Sobra decir que las elecciones que se realizarán en menos de un mes en nuestro país están rodeadas de sospechas sobre un posible fraude que sería operado y ejecutado desde del Órgano Electoral que no ha podido esconder su trato preferente hacia la candidatura oficialista.
Las renuncias de vocales, de una cantidad inusualmente elevada de funcionarios del Tribunal Supremo Electoral y la remoción de otros, alimentan esas sospechas. En medio de ese panorama, la función de los jurados electorales resulta más que importante debido a la normativa vigente señala que ellos son las autoridades en una elección, quienes refrendan la validez de una votación y la cierran con sus firmas, sin dar opción a que sus actas se modifiquen.
Más de 207.300 electores serán jurados electorales en los comicios generales que tendrán lugar en Bolivia dentro de cuatro semanas, el domingo 20 de octubre.
Para una gran mayoría de quienes cumplirán esas funciones que revisten carácter obligatorio, el azar que determinó su designación no es precisamente un motivo de alegría.

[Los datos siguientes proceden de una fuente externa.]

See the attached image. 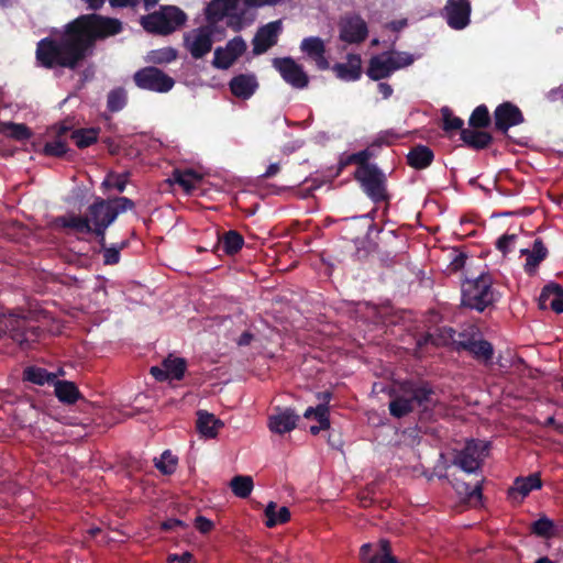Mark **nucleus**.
I'll return each instance as SVG.
<instances>
[{"label": "nucleus", "instance_id": "obj_51", "mask_svg": "<svg viewBox=\"0 0 563 563\" xmlns=\"http://www.w3.org/2000/svg\"><path fill=\"white\" fill-rule=\"evenodd\" d=\"M477 339V333L474 331L473 328H468L464 331L457 332L456 331V338L453 343V347L456 351H467V347L465 346L470 342H474Z\"/></svg>", "mask_w": 563, "mask_h": 563}, {"label": "nucleus", "instance_id": "obj_40", "mask_svg": "<svg viewBox=\"0 0 563 563\" xmlns=\"http://www.w3.org/2000/svg\"><path fill=\"white\" fill-rule=\"evenodd\" d=\"M128 102V95L124 88L118 87L109 91L107 96V108L110 112L121 111Z\"/></svg>", "mask_w": 563, "mask_h": 563}, {"label": "nucleus", "instance_id": "obj_20", "mask_svg": "<svg viewBox=\"0 0 563 563\" xmlns=\"http://www.w3.org/2000/svg\"><path fill=\"white\" fill-rule=\"evenodd\" d=\"M229 88L234 97L247 100L256 92L258 81L254 74H240L230 80Z\"/></svg>", "mask_w": 563, "mask_h": 563}, {"label": "nucleus", "instance_id": "obj_6", "mask_svg": "<svg viewBox=\"0 0 563 563\" xmlns=\"http://www.w3.org/2000/svg\"><path fill=\"white\" fill-rule=\"evenodd\" d=\"M363 169L362 173H354L353 177L360 184L364 194L374 203L388 201L387 177L384 172L377 165Z\"/></svg>", "mask_w": 563, "mask_h": 563}, {"label": "nucleus", "instance_id": "obj_3", "mask_svg": "<svg viewBox=\"0 0 563 563\" xmlns=\"http://www.w3.org/2000/svg\"><path fill=\"white\" fill-rule=\"evenodd\" d=\"M43 330L24 313L12 311L0 318V338L8 334L21 350H31L38 342Z\"/></svg>", "mask_w": 563, "mask_h": 563}, {"label": "nucleus", "instance_id": "obj_5", "mask_svg": "<svg viewBox=\"0 0 563 563\" xmlns=\"http://www.w3.org/2000/svg\"><path fill=\"white\" fill-rule=\"evenodd\" d=\"M413 56L407 52H384L372 56L366 75L375 81L388 78L394 71L413 63Z\"/></svg>", "mask_w": 563, "mask_h": 563}, {"label": "nucleus", "instance_id": "obj_31", "mask_svg": "<svg viewBox=\"0 0 563 563\" xmlns=\"http://www.w3.org/2000/svg\"><path fill=\"white\" fill-rule=\"evenodd\" d=\"M58 374L48 372L46 368L31 365L23 371V380L32 384L43 386L45 384L54 385Z\"/></svg>", "mask_w": 563, "mask_h": 563}, {"label": "nucleus", "instance_id": "obj_60", "mask_svg": "<svg viewBox=\"0 0 563 563\" xmlns=\"http://www.w3.org/2000/svg\"><path fill=\"white\" fill-rule=\"evenodd\" d=\"M466 260H467V256L465 253L460 252V253L455 254L454 257L450 262L451 271L457 272V271L462 269L465 265Z\"/></svg>", "mask_w": 563, "mask_h": 563}, {"label": "nucleus", "instance_id": "obj_47", "mask_svg": "<svg viewBox=\"0 0 563 563\" xmlns=\"http://www.w3.org/2000/svg\"><path fill=\"white\" fill-rule=\"evenodd\" d=\"M554 523L547 517H541L531 525V531L538 537L549 538L552 536Z\"/></svg>", "mask_w": 563, "mask_h": 563}, {"label": "nucleus", "instance_id": "obj_7", "mask_svg": "<svg viewBox=\"0 0 563 563\" xmlns=\"http://www.w3.org/2000/svg\"><path fill=\"white\" fill-rule=\"evenodd\" d=\"M110 201L97 197L87 209V218L90 222L92 234L98 238L100 245L104 244L107 229L117 220L115 212L110 207Z\"/></svg>", "mask_w": 563, "mask_h": 563}, {"label": "nucleus", "instance_id": "obj_12", "mask_svg": "<svg viewBox=\"0 0 563 563\" xmlns=\"http://www.w3.org/2000/svg\"><path fill=\"white\" fill-rule=\"evenodd\" d=\"M274 68L282 78L296 89H305L309 85V77L302 66L291 57H276L273 59Z\"/></svg>", "mask_w": 563, "mask_h": 563}, {"label": "nucleus", "instance_id": "obj_63", "mask_svg": "<svg viewBox=\"0 0 563 563\" xmlns=\"http://www.w3.org/2000/svg\"><path fill=\"white\" fill-rule=\"evenodd\" d=\"M435 334H432V333H424L423 335H421L418 340H417V346L418 347H422L427 344H432V345H435Z\"/></svg>", "mask_w": 563, "mask_h": 563}, {"label": "nucleus", "instance_id": "obj_35", "mask_svg": "<svg viewBox=\"0 0 563 563\" xmlns=\"http://www.w3.org/2000/svg\"><path fill=\"white\" fill-rule=\"evenodd\" d=\"M100 128H81L70 133V139L78 148H86L98 141Z\"/></svg>", "mask_w": 563, "mask_h": 563}, {"label": "nucleus", "instance_id": "obj_59", "mask_svg": "<svg viewBox=\"0 0 563 563\" xmlns=\"http://www.w3.org/2000/svg\"><path fill=\"white\" fill-rule=\"evenodd\" d=\"M352 164L356 165L354 153L341 155L338 163L336 176H339L345 167Z\"/></svg>", "mask_w": 563, "mask_h": 563}, {"label": "nucleus", "instance_id": "obj_46", "mask_svg": "<svg viewBox=\"0 0 563 563\" xmlns=\"http://www.w3.org/2000/svg\"><path fill=\"white\" fill-rule=\"evenodd\" d=\"M177 51L173 47L154 49L150 53V60L154 64H167L175 60Z\"/></svg>", "mask_w": 563, "mask_h": 563}, {"label": "nucleus", "instance_id": "obj_52", "mask_svg": "<svg viewBox=\"0 0 563 563\" xmlns=\"http://www.w3.org/2000/svg\"><path fill=\"white\" fill-rule=\"evenodd\" d=\"M107 201H110V207L112 211L115 212V218L120 213H123L128 210H132L135 207V203L132 199L128 197H114V198H108Z\"/></svg>", "mask_w": 563, "mask_h": 563}, {"label": "nucleus", "instance_id": "obj_24", "mask_svg": "<svg viewBox=\"0 0 563 563\" xmlns=\"http://www.w3.org/2000/svg\"><path fill=\"white\" fill-rule=\"evenodd\" d=\"M333 70L336 77L346 80L355 81L361 78L362 75V60L357 54H349L347 63H338L334 65Z\"/></svg>", "mask_w": 563, "mask_h": 563}, {"label": "nucleus", "instance_id": "obj_18", "mask_svg": "<svg viewBox=\"0 0 563 563\" xmlns=\"http://www.w3.org/2000/svg\"><path fill=\"white\" fill-rule=\"evenodd\" d=\"M187 369V362L183 357L168 356L162 362V367L153 366L151 368L152 376L158 382L180 380Z\"/></svg>", "mask_w": 563, "mask_h": 563}, {"label": "nucleus", "instance_id": "obj_61", "mask_svg": "<svg viewBox=\"0 0 563 563\" xmlns=\"http://www.w3.org/2000/svg\"><path fill=\"white\" fill-rule=\"evenodd\" d=\"M374 551L372 544L365 543L360 549V559L364 563H371L373 560Z\"/></svg>", "mask_w": 563, "mask_h": 563}, {"label": "nucleus", "instance_id": "obj_17", "mask_svg": "<svg viewBox=\"0 0 563 563\" xmlns=\"http://www.w3.org/2000/svg\"><path fill=\"white\" fill-rule=\"evenodd\" d=\"M282 31V21H273L260 27L252 41L254 55L266 53L272 46L276 45L278 34Z\"/></svg>", "mask_w": 563, "mask_h": 563}, {"label": "nucleus", "instance_id": "obj_30", "mask_svg": "<svg viewBox=\"0 0 563 563\" xmlns=\"http://www.w3.org/2000/svg\"><path fill=\"white\" fill-rule=\"evenodd\" d=\"M53 386L55 388V396L63 404L74 405L81 398V394L74 382L56 378Z\"/></svg>", "mask_w": 563, "mask_h": 563}, {"label": "nucleus", "instance_id": "obj_43", "mask_svg": "<svg viewBox=\"0 0 563 563\" xmlns=\"http://www.w3.org/2000/svg\"><path fill=\"white\" fill-rule=\"evenodd\" d=\"M178 459L166 450L162 453L159 460H155L156 468L164 475H170L176 471Z\"/></svg>", "mask_w": 563, "mask_h": 563}, {"label": "nucleus", "instance_id": "obj_58", "mask_svg": "<svg viewBox=\"0 0 563 563\" xmlns=\"http://www.w3.org/2000/svg\"><path fill=\"white\" fill-rule=\"evenodd\" d=\"M194 561V555L186 551L181 554H168L167 556V562L168 563H192Z\"/></svg>", "mask_w": 563, "mask_h": 563}, {"label": "nucleus", "instance_id": "obj_45", "mask_svg": "<svg viewBox=\"0 0 563 563\" xmlns=\"http://www.w3.org/2000/svg\"><path fill=\"white\" fill-rule=\"evenodd\" d=\"M407 133H400L394 129L380 131L371 146L393 145L396 141L404 139Z\"/></svg>", "mask_w": 563, "mask_h": 563}, {"label": "nucleus", "instance_id": "obj_44", "mask_svg": "<svg viewBox=\"0 0 563 563\" xmlns=\"http://www.w3.org/2000/svg\"><path fill=\"white\" fill-rule=\"evenodd\" d=\"M128 183H129V174L110 173L104 178L101 186L106 189L114 188L119 192H123L125 190Z\"/></svg>", "mask_w": 563, "mask_h": 563}, {"label": "nucleus", "instance_id": "obj_14", "mask_svg": "<svg viewBox=\"0 0 563 563\" xmlns=\"http://www.w3.org/2000/svg\"><path fill=\"white\" fill-rule=\"evenodd\" d=\"M471 0H446L442 16L452 30H464L471 23Z\"/></svg>", "mask_w": 563, "mask_h": 563}, {"label": "nucleus", "instance_id": "obj_10", "mask_svg": "<svg viewBox=\"0 0 563 563\" xmlns=\"http://www.w3.org/2000/svg\"><path fill=\"white\" fill-rule=\"evenodd\" d=\"M214 27L203 25L184 35V45L195 59L205 57L213 45Z\"/></svg>", "mask_w": 563, "mask_h": 563}, {"label": "nucleus", "instance_id": "obj_62", "mask_svg": "<svg viewBox=\"0 0 563 563\" xmlns=\"http://www.w3.org/2000/svg\"><path fill=\"white\" fill-rule=\"evenodd\" d=\"M547 99L550 102H555V101L562 100L563 99V84L560 85L559 87L552 88L550 91H548Z\"/></svg>", "mask_w": 563, "mask_h": 563}, {"label": "nucleus", "instance_id": "obj_16", "mask_svg": "<svg viewBox=\"0 0 563 563\" xmlns=\"http://www.w3.org/2000/svg\"><path fill=\"white\" fill-rule=\"evenodd\" d=\"M246 51V43L241 36L230 40L225 47H217L212 60L213 67L218 69H228Z\"/></svg>", "mask_w": 563, "mask_h": 563}, {"label": "nucleus", "instance_id": "obj_22", "mask_svg": "<svg viewBox=\"0 0 563 563\" xmlns=\"http://www.w3.org/2000/svg\"><path fill=\"white\" fill-rule=\"evenodd\" d=\"M542 487V479L539 473H532L526 477H517L514 485L508 489V496L511 499H516L520 496V500H523L532 490L540 489Z\"/></svg>", "mask_w": 563, "mask_h": 563}, {"label": "nucleus", "instance_id": "obj_25", "mask_svg": "<svg viewBox=\"0 0 563 563\" xmlns=\"http://www.w3.org/2000/svg\"><path fill=\"white\" fill-rule=\"evenodd\" d=\"M56 224L62 229L77 234H92L87 216L68 213L56 218Z\"/></svg>", "mask_w": 563, "mask_h": 563}, {"label": "nucleus", "instance_id": "obj_49", "mask_svg": "<svg viewBox=\"0 0 563 563\" xmlns=\"http://www.w3.org/2000/svg\"><path fill=\"white\" fill-rule=\"evenodd\" d=\"M126 245V242H122L119 246L112 245L107 246L104 243L103 245H100L103 253V264L104 265H115L120 262L121 255L120 251L124 249Z\"/></svg>", "mask_w": 563, "mask_h": 563}, {"label": "nucleus", "instance_id": "obj_64", "mask_svg": "<svg viewBox=\"0 0 563 563\" xmlns=\"http://www.w3.org/2000/svg\"><path fill=\"white\" fill-rule=\"evenodd\" d=\"M184 526H185V523L179 519H167L162 523V529L169 531V530L176 529L177 527H184Z\"/></svg>", "mask_w": 563, "mask_h": 563}, {"label": "nucleus", "instance_id": "obj_13", "mask_svg": "<svg viewBox=\"0 0 563 563\" xmlns=\"http://www.w3.org/2000/svg\"><path fill=\"white\" fill-rule=\"evenodd\" d=\"M339 37L347 44H360L368 35L365 20L358 14H346L339 22Z\"/></svg>", "mask_w": 563, "mask_h": 563}, {"label": "nucleus", "instance_id": "obj_55", "mask_svg": "<svg viewBox=\"0 0 563 563\" xmlns=\"http://www.w3.org/2000/svg\"><path fill=\"white\" fill-rule=\"evenodd\" d=\"M371 563H396L395 556L389 553V543L382 542V551L375 552Z\"/></svg>", "mask_w": 563, "mask_h": 563}, {"label": "nucleus", "instance_id": "obj_28", "mask_svg": "<svg viewBox=\"0 0 563 563\" xmlns=\"http://www.w3.org/2000/svg\"><path fill=\"white\" fill-rule=\"evenodd\" d=\"M196 428L198 432L208 439H213L218 434V430L223 427V422L217 419L214 415L199 410L197 413Z\"/></svg>", "mask_w": 563, "mask_h": 563}, {"label": "nucleus", "instance_id": "obj_34", "mask_svg": "<svg viewBox=\"0 0 563 563\" xmlns=\"http://www.w3.org/2000/svg\"><path fill=\"white\" fill-rule=\"evenodd\" d=\"M276 509L277 505L274 501H269L265 508V525L268 528H274L278 525L286 523L290 520V511L287 507L283 506L279 508V510Z\"/></svg>", "mask_w": 563, "mask_h": 563}, {"label": "nucleus", "instance_id": "obj_19", "mask_svg": "<svg viewBox=\"0 0 563 563\" xmlns=\"http://www.w3.org/2000/svg\"><path fill=\"white\" fill-rule=\"evenodd\" d=\"M300 417L292 408H276V412L268 417V429L276 434H285L292 431Z\"/></svg>", "mask_w": 563, "mask_h": 563}, {"label": "nucleus", "instance_id": "obj_50", "mask_svg": "<svg viewBox=\"0 0 563 563\" xmlns=\"http://www.w3.org/2000/svg\"><path fill=\"white\" fill-rule=\"evenodd\" d=\"M68 152V146L65 141L54 140L46 142L43 147V153L46 156L63 157Z\"/></svg>", "mask_w": 563, "mask_h": 563}, {"label": "nucleus", "instance_id": "obj_38", "mask_svg": "<svg viewBox=\"0 0 563 563\" xmlns=\"http://www.w3.org/2000/svg\"><path fill=\"white\" fill-rule=\"evenodd\" d=\"M492 118L486 104L477 106L470 115L468 125L472 129H486L490 125Z\"/></svg>", "mask_w": 563, "mask_h": 563}, {"label": "nucleus", "instance_id": "obj_32", "mask_svg": "<svg viewBox=\"0 0 563 563\" xmlns=\"http://www.w3.org/2000/svg\"><path fill=\"white\" fill-rule=\"evenodd\" d=\"M303 417L306 419L313 418L318 421V426L310 427V433L313 435L319 434V432L322 430H328L331 426L330 417L329 415H327V408L324 407V405L308 407L303 412Z\"/></svg>", "mask_w": 563, "mask_h": 563}, {"label": "nucleus", "instance_id": "obj_23", "mask_svg": "<svg viewBox=\"0 0 563 563\" xmlns=\"http://www.w3.org/2000/svg\"><path fill=\"white\" fill-rule=\"evenodd\" d=\"M548 253V249L539 238L533 241L532 250L522 249L520 254L527 256L525 272L530 276L534 275L541 262L547 258Z\"/></svg>", "mask_w": 563, "mask_h": 563}, {"label": "nucleus", "instance_id": "obj_36", "mask_svg": "<svg viewBox=\"0 0 563 563\" xmlns=\"http://www.w3.org/2000/svg\"><path fill=\"white\" fill-rule=\"evenodd\" d=\"M465 346L467 347V352L471 353L476 360L489 362L494 356L493 344L484 339L477 338L474 342H470Z\"/></svg>", "mask_w": 563, "mask_h": 563}, {"label": "nucleus", "instance_id": "obj_27", "mask_svg": "<svg viewBox=\"0 0 563 563\" xmlns=\"http://www.w3.org/2000/svg\"><path fill=\"white\" fill-rule=\"evenodd\" d=\"M433 159V151L421 144L411 147L407 155V164L417 170L426 169L432 164Z\"/></svg>", "mask_w": 563, "mask_h": 563}, {"label": "nucleus", "instance_id": "obj_33", "mask_svg": "<svg viewBox=\"0 0 563 563\" xmlns=\"http://www.w3.org/2000/svg\"><path fill=\"white\" fill-rule=\"evenodd\" d=\"M453 487L455 492L463 498V501L470 506L476 507L481 504L483 493L482 485L479 483L472 487L465 482H456Z\"/></svg>", "mask_w": 563, "mask_h": 563}, {"label": "nucleus", "instance_id": "obj_15", "mask_svg": "<svg viewBox=\"0 0 563 563\" xmlns=\"http://www.w3.org/2000/svg\"><path fill=\"white\" fill-rule=\"evenodd\" d=\"M522 111L512 102L505 101L494 111V128L496 131L507 134L510 128L523 123Z\"/></svg>", "mask_w": 563, "mask_h": 563}, {"label": "nucleus", "instance_id": "obj_56", "mask_svg": "<svg viewBox=\"0 0 563 563\" xmlns=\"http://www.w3.org/2000/svg\"><path fill=\"white\" fill-rule=\"evenodd\" d=\"M517 234H504L496 241V249L506 255L510 252V245L516 241Z\"/></svg>", "mask_w": 563, "mask_h": 563}, {"label": "nucleus", "instance_id": "obj_41", "mask_svg": "<svg viewBox=\"0 0 563 563\" xmlns=\"http://www.w3.org/2000/svg\"><path fill=\"white\" fill-rule=\"evenodd\" d=\"M4 135L16 141H26L32 136V131L23 123L8 122L2 126Z\"/></svg>", "mask_w": 563, "mask_h": 563}, {"label": "nucleus", "instance_id": "obj_9", "mask_svg": "<svg viewBox=\"0 0 563 563\" xmlns=\"http://www.w3.org/2000/svg\"><path fill=\"white\" fill-rule=\"evenodd\" d=\"M239 2L240 0H211L205 10L208 24L214 27L217 23L228 16V25L234 30H240L241 14L231 13V11L236 9Z\"/></svg>", "mask_w": 563, "mask_h": 563}, {"label": "nucleus", "instance_id": "obj_42", "mask_svg": "<svg viewBox=\"0 0 563 563\" xmlns=\"http://www.w3.org/2000/svg\"><path fill=\"white\" fill-rule=\"evenodd\" d=\"M300 49L310 58L325 54L324 42L318 36H309L301 41Z\"/></svg>", "mask_w": 563, "mask_h": 563}, {"label": "nucleus", "instance_id": "obj_11", "mask_svg": "<svg viewBox=\"0 0 563 563\" xmlns=\"http://www.w3.org/2000/svg\"><path fill=\"white\" fill-rule=\"evenodd\" d=\"M485 450L486 445H483L482 442L474 439L468 440L462 450L455 452L452 465L457 466L465 473H475L481 468V456Z\"/></svg>", "mask_w": 563, "mask_h": 563}, {"label": "nucleus", "instance_id": "obj_37", "mask_svg": "<svg viewBox=\"0 0 563 563\" xmlns=\"http://www.w3.org/2000/svg\"><path fill=\"white\" fill-rule=\"evenodd\" d=\"M233 494L240 498H247L254 487L253 478L249 475H236L230 482Z\"/></svg>", "mask_w": 563, "mask_h": 563}, {"label": "nucleus", "instance_id": "obj_39", "mask_svg": "<svg viewBox=\"0 0 563 563\" xmlns=\"http://www.w3.org/2000/svg\"><path fill=\"white\" fill-rule=\"evenodd\" d=\"M201 177L191 169H187L185 172L174 170L173 180L184 188L186 192H190L195 189L196 183L199 181Z\"/></svg>", "mask_w": 563, "mask_h": 563}, {"label": "nucleus", "instance_id": "obj_8", "mask_svg": "<svg viewBox=\"0 0 563 563\" xmlns=\"http://www.w3.org/2000/svg\"><path fill=\"white\" fill-rule=\"evenodd\" d=\"M135 86L142 90L166 93L175 86L173 77L155 66H146L133 75Z\"/></svg>", "mask_w": 563, "mask_h": 563}, {"label": "nucleus", "instance_id": "obj_26", "mask_svg": "<svg viewBox=\"0 0 563 563\" xmlns=\"http://www.w3.org/2000/svg\"><path fill=\"white\" fill-rule=\"evenodd\" d=\"M482 129H466L461 131V140L473 150L479 151L490 146L494 141L489 132L481 131Z\"/></svg>", "mask_w": 563, "mask_h": 563}, {"label": "nucleus", "instance_id": "obj_54", "mask_svg": "<svg viewBox=\"0 0 563 563\" xmlns=\"http://www.w3.org/2000/svg\"><path fill=\"white\" fill-rule=\"evenodd\" d=\"M356 159V169L354 173H362L363 168H372L376 166V164L369 163V159L374 157V153L369 150V147L354 153Z\"/></svg>", "mask_w": 563, "mask_h": 563}, {"label": "nucleus", "instance_id": "obj_21", "mask_svg": "<svg viewBox=\"0 0 563 563\" xmlns=\"http://www.w3.org/2000/svg\"><path fill=\"white\" fill-rule=\"evenodd\" d=\"M541 309L550 308L555 313L563 312V287L556 283L545 285L539 297Z\"/></svg>", "mask_w": 563, "mask_h": 563}, {"label": "nucleus", "instance_id": "obj_29", "mask_svg": "<svg viewBox=\"0 0 563 563\" xmlns=\"http://www.w3.org/2000/svg\"><path fill=\"white\" fill-rule=\"evenodd\" d=\"M244 245V238L241 233L235 230H230L223 233V235L218 238L217 245L214 251H218L220 247L227 255H235L238 254Z\"/></svg>", "mask_w": 563, "mask_h": 563}, {"label": "nucleus", "instance_id": "obj_57", "mask_svg": "<svg viewBox=\"0 0 563 563\" xmlns=\"http://www.w3.org/2000/svg\"><path fill=\"white\" fill-rule=\"evenodd\" d=\"M213 527L214 523L203 516H198L195 519V528L202 534L209 533L213 529Z\"/></svg>", "mask_w": 563, "mask_h": 563}, {"label": "nucleus", "instance_id": "obj_53", "mask_svg": "<svg viewBox=\"0 0 563 563\" xmlns=\"http://www.w3.org/2000/svg\"><path fill=\"white\" fill-rule=\"evenodd\" d=\"M435 346L441 345H452L456 338V330L451 327H442L438 329V333L435 334Z\"/></svg>", "mask_w": 563, "mask_h": 563}, {"label": "nucleus", "instance_id": "obj_48", "mask_svg": "<svg viewBox=\"0 0 563 563\" xmlns=\"http://www.w3.org/2000/svg\"><path fill=\"white\" fill-rule=\"evenodd\" d=\"M442 119H443V130L449 133L452 131H462L465 130L463 128L464 122L461 118L452 114L451 110L448 108L442 109Z\"/></svg>", "mask_w": 563, "mask_h": 563}, {"label": "nucleus", "instance_id": "obj_4", "mask_svg": "<svg viewBox=\"0 0 563 563\" xmlns=\"http://www.w3.org/2000/svg\"><path fill=\"white\" fill-rule=\"evenodd\" d=\"M187 14L176 5H161L158 10L141 18L143 29L152 34L168 35L183 26Z\"/></svg>", "mask_w": 563, "mask_h": 563}, {"label": "nucleus", "instance_id": "obj_2", "mask_svg": "<svg viewBox=\"0 0 563 563\" xmlns=\"http://www.w3.org/2000/svg\"><path fill=\"white\" fill-rule=\"evenodd\" d=\"M493 284V276L488 272H482L476 277L466 278L461 286L462 306L478 312L494 306L498 297Z\"/></svg>", "mask_w": 563, "mask_h": 563}, {"label": "nucleus", "instance_id": "obj_1", "mask_svg": "<svg viewBox=\"0 0 563 563\" xmlns=\"http://www.w3.org/2000/svg\"><path fill=\"white\" fill-rule=\"evenodd\" d=\"M439 400L433 385L423 378H409L398 384V393L389 402V412L395 418H404L418 410L428 417Z\"/></svg>", "mask_w": 563, "mask_h": 563}]
</instances>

No, pues el ejercicio de las funciones de jurado electoral está directamente relacionado con la idea de una actividad de varias horas que exige constante atención y también paciencia cuando los votantes no llegan a sufragar, mientras que el resto de los electores dedicarán —en el peor de los casos— una hora al cumplimiento de su deber ciudadano, acudiendo a la mesa que les corresponde para emitir su voto y luego disponer el resto del tiempo de ese día a cualquier otra actividad gratificante.
Pero estas elecciones tienen una particularidad que las diferencia de la anteriores. Una marcada por la inevitable falta de confianza plena en la institución que organiza las elecciones, y que resulta de una serie de sucesos.
Esos hechos que generaron y generan desconfianza van desde la dimisión de tres vocales del TSE en los meses pasados, hasta la sustitución reciente de funcionarios del Servicio de Registro Cívico (Serecí) —la institución encargada del padrón de votantes y también de la Transmisión de Resultados Electorales Preliminares (TREP), que es el sistema de conteo rápido de actas de sufragio—, pasando por la polémica habilitación del binomio del MAS a pesar del “No” ganador en el referendo vinculante del 21 de febrero de 2016 y una docena de otros actos que permiten, mínimamente, cuestionarse acerca de la imparcialidad del TSE.
En este ambiente, los 207.322 bolivianos que ejercerán las funciones de jurados electorales —en las 34.558 mesas donde sufragarán 7.315.364 habilitados en el padrón electoral— tendrán una misión que va más allá de las atribuciones que les otorgan las leyes y otras normas accesorias.
En ellos residirá la posibilidad de reanimar la debilitada confianza que se tiene en las instituciones que edifican y sustentan la democracia, esa que Bolivia recuperó hace 37 años y los bolivianos, todos, construimos o destruimos cada día en cada uno de nuestros actos como ciudadanos.
Por ello, no es extraño que también a nivel de los jurados electorales surjan irregularidades. En medio de denuncias de inscripciones sospechosos, como el de una persona que vive hace diez años en Estados Unidos pero aparece inscrita para votar en Santa Cruz, el periodista Mario Espinoza afirmó conocer a una persona que no participó en los últimos tres procesos electorales pero ahora aparece como jurado. Algo más: ella vive desde hace diez años en Canadá y fue por eso, precisamente, que no votó en las tres últimas elecciones.